▶ **Required action**: Can the lines below, from the one that holds "Cálculo de tasas" to the very end, be echoed exactly, with both ends included and no pictures?

*** Opening of Information provided ***

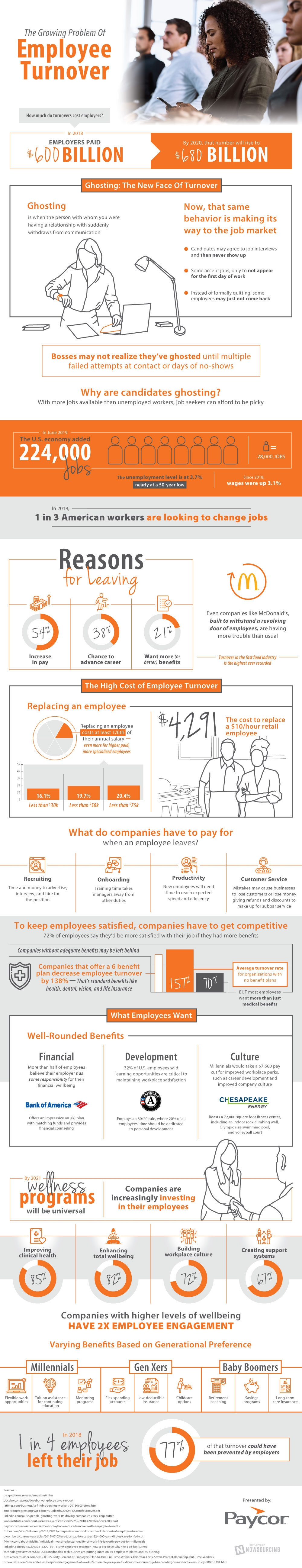 The Growing Problem (And Cost) of Employee Turnover [Infographic]
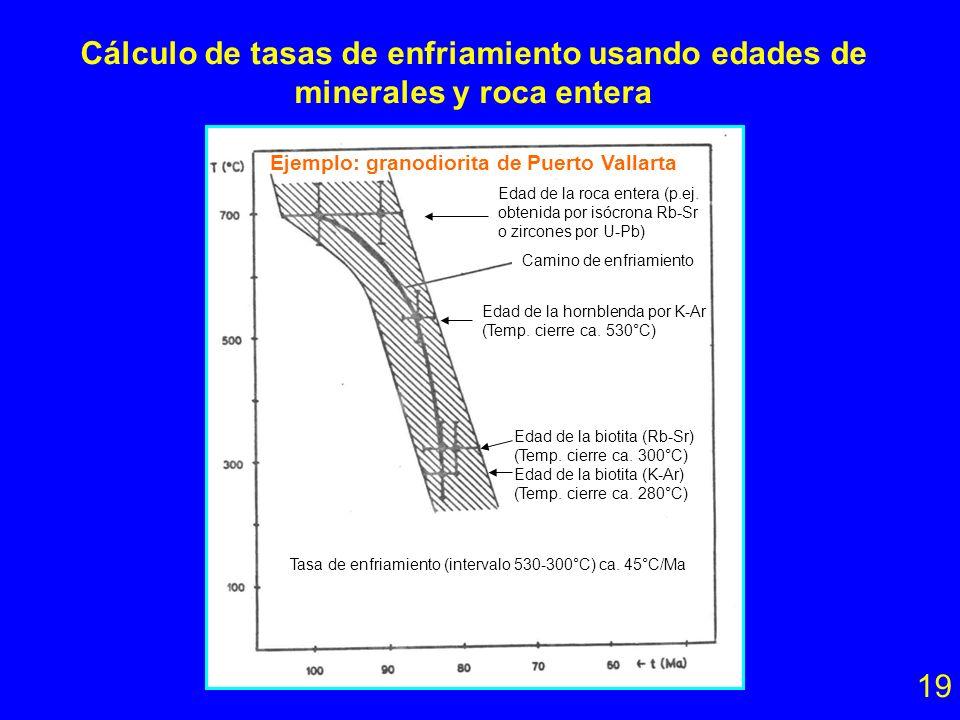 Cálculo de tasas de enfriamiento usando edades de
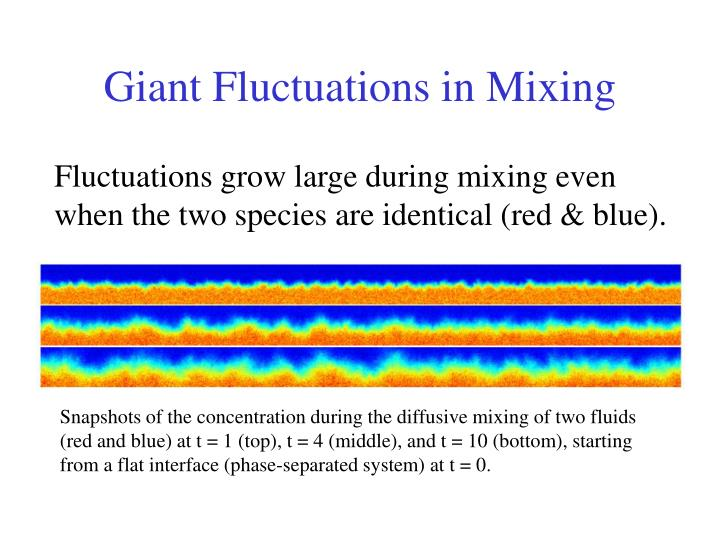 Giant Fluctuations in Mixing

*** Close of Information provided ***

▶ **Solution for this problem**:
 Cálculo de tasas de enfriamiento usando edades de
 Giant Fluctuations in Mixing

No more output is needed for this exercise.